◆ **Исходный текст**:
··········
Что же произошло, почему государства, которые ранее подписали Стамбульскую конвенцию, через 10 лет отказались ее ратифицировать, а некоторые заявили о выходе из нее, что является крайне недружественным с точки зрения международной дипломатии актом по отношению к другим государствам – членам конвенции? Неужели проблема насилия над женщинами исчезла за 10 лет, или может не правильно был прочитан текст конвенции дипломатами МИДов всех этих стран – «не дочитали»? Как это не звучит парадоксально, но верным является второй вариант, так как на момент подписания этого акта, непосредственно из его текста следовали совершенно не те задачи, которые в реальности продвигаются сторонниками навязывания миру концепций множественности полов, или иначе говоря – гендерной идентичности.
В действительности Стамбульская конвенция является примером правового акта, для понимания сути которого нужно учитывать современные тенденции эрозии права и продвижения под прикрытием тех или иных декларируемых в международных актах ценностей «равенства» и других подобных - совершенно иного содержания, которое становится явным лишь после некоторых этапов фактической реализации этих конвенций со стороны фондов и неправительственных организаций, которые приходят в государство со своими образовательными программами, реформами и подзаконными актами, детализирующими международную конвенцию уже в совершенно ином содержательном формате. Иначе говоря, для понимания последствий принятия Стамбульской конвенции нужно учесть, что в рамках этого акта будут продвигаться не только и не столько вполне приемлемые и правильные идеи защиты женщин от насилия, которые уже и так обеспечиваются национальным правом на уровне уголовного и других отраслей права, но и гендерная идентичность как навязываемое государством псевдо-право выбора людей, в том числе детей, – своей половой принадлежности. И так как гендерная идентичность уже давно продвигается не как выбор между мужским и женским полом, но и как выбор других сексуальных ориентаций (в т.ч. гомосексуальной, трансгендерной,) – то образовательные программы, поступающие в школы под прикрытием Стамбульской конвенции будут содержать всю полноту не только понимания гендера, но и стимулирования детей к «более осознанному выбору» своей половой принадлежности, что фактически всегда обеспечивается пропагандой различных сексуальных форм поведения на самом раннем этапе формирования ребенка. Именно ввиду этой реальности перечисленные выше страны под вполне обоснованным давлением консервативных и религиозных кругов отказались от Стамбульской конвенции.
Если копнуть суть проблемы глубже и проанализировать весь блок антисемейных технологий современной международной социальной инженерии – то аналитикам МИДов государств-подписантов конвенции следовало бы обратить внимание на источники появления и динмаку развитий теорий гендерной индентичности и феминизма, которым и принадлежит авторство подобных документов.
··········
◆ **Исходные данные**:
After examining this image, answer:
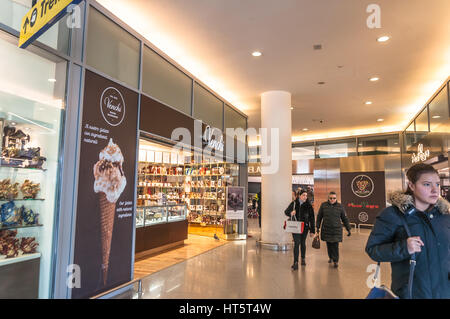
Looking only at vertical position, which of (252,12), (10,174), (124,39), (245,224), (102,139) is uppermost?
(252,12)

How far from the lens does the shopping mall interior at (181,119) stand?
3332mm

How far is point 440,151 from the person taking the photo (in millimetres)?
7109

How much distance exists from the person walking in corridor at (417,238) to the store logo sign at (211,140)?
5300mm

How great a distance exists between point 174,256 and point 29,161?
13.4ft

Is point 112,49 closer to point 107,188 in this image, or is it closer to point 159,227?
point 107,188

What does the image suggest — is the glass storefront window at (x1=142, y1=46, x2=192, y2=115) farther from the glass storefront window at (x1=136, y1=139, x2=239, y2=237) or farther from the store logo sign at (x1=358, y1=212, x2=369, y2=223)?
the store logo sign at (x1=358, y1=212, x2=369, y2=223)

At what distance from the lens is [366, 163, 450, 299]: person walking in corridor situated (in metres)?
1.74

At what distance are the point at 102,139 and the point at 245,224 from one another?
20.2ft

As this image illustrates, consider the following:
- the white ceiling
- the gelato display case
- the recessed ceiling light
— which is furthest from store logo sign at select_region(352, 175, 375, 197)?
the recessed ceiling light

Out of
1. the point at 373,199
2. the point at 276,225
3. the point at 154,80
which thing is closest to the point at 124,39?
the point at 154,80

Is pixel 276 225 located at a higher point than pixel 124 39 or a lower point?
lower

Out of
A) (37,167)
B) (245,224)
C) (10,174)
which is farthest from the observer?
(245,224)
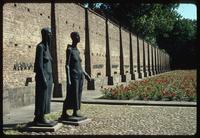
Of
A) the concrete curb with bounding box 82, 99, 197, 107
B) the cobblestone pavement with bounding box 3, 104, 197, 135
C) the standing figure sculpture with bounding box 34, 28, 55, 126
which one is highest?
the standing figure sculpture with bounding box 34, 28, 55, 126

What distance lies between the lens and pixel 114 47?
3195 cm

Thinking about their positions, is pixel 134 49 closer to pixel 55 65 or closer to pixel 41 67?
pixel 55 65

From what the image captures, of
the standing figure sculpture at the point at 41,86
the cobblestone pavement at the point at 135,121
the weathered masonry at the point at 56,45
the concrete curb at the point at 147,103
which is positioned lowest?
the cobblestone pavement at the point at 135,121

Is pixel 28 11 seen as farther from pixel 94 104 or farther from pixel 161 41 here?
pixel 161 41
··········
◆ **Задание 1**:
Извлеките из текста о Стамбульской конвенции фрагмент от «Что же произошло, почему» до «говоря – гендерной идентичности.» без каких-либо изменений.
◆ **Задание 2**:
Под чьим давлением, согласно тексту о Стамбульской конвенции, перечисленные страны отказались от нее?
◆ **Задание 3**:
Напишите продолжение текста о Стамбульской конвенции, начиная сразу после его последнего предложения.

◆ **Ответ 1**:
Что же произошло, почему государства, которые ранее подписали Стамбульскую конвенцию, через 10 лет отказались ее ратифицировать, а некоторые заявили о выходе из нее, что является крайне недружественным с точки зрения международной дипломатии актом по отношению к другим государствам – членам конвенции? Неужели проблема насилия над женщинами исчезла за 10 лет, или может не правильно был прочитан текст конвенции дипломатами МИДов всех этих стран – «не дочитали»? Как это не звучит парадоксально, но верным является второй вариант, так как на момент подписания этого акта, непосредственно из его текста следовали совершенно не те задачи, которые в реальности продвигаются сторонниками навязывания миру концепций множественности полов, или иначе говоря – гендерной идентичности.

◆ **Ответ 2**:
Под давлением консервативных и религиозных кругов.

◆ **Ответ 3**:
Так, как утверждает Шарлотта Банч, влиятельный теоретик феминизма, «права человека гибки и переменчивы, они снабжают феминисток как терминологией, которой удобно описать наши требования, так и мощным политическим рычагом для продвижения наших задач» - всё от того, что это придаёт их политической программе «солидность»[1][3]. Этот лейтмотив почти слово в слово повторяется буквально в сотнях статей научного феминизма: «Терминология правозащитной деятельности – мощный рычаг влияния на политические процессы на государственном и международном уровне, – пишет Донна Салливан. – Теперь перед нами стоит задача приспособить под неё вопрос гендерно-специфического насилия…Правозащитницы-феминистки <…> не просто расширяют понятие прав человека. Мы ставим под сомнение сам политический и социальный фундамент понятия «прав»; размываем границу между частным и общественным и бросаем вызов общественному договору, на котором построено это разделение. <...> Таким образом, чтобы воплотить требования <…>
нашего движения, недостаточно просто сосредоточиться на вопросе прав женщин; от нас требуется пересмотреть само значение понятия «права человека», теории общественного договора, теории семьи и взаимоотношений государства и гендерно-дифференцированного гражданина».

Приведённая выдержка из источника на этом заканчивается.